(Provided entries)
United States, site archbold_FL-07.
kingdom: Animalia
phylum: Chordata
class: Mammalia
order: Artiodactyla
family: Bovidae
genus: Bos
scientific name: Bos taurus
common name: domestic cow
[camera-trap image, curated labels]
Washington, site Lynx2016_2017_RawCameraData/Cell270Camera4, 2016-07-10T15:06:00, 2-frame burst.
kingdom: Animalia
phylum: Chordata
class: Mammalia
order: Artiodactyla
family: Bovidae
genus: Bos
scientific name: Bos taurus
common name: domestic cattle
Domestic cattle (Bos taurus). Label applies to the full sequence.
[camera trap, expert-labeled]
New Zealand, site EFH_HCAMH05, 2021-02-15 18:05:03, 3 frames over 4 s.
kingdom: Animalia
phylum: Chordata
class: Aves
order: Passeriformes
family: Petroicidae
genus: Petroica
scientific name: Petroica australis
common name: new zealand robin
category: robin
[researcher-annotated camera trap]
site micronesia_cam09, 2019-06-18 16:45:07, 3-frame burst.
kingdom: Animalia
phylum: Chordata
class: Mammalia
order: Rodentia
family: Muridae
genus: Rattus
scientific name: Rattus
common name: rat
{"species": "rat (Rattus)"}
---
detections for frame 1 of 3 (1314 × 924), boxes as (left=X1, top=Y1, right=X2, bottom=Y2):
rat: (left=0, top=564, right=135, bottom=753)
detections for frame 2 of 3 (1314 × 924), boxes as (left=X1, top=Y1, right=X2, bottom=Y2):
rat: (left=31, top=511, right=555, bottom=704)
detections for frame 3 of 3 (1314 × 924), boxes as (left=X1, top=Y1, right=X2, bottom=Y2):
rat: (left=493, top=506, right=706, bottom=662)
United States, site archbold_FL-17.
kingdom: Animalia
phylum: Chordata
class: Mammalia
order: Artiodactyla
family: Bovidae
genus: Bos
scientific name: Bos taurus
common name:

(Problem to solve)
All lines above that contain "States" are required in the answer.

(Reply to the task)
United States, site archbold_FL-07.
United States, site archbold_FL-17.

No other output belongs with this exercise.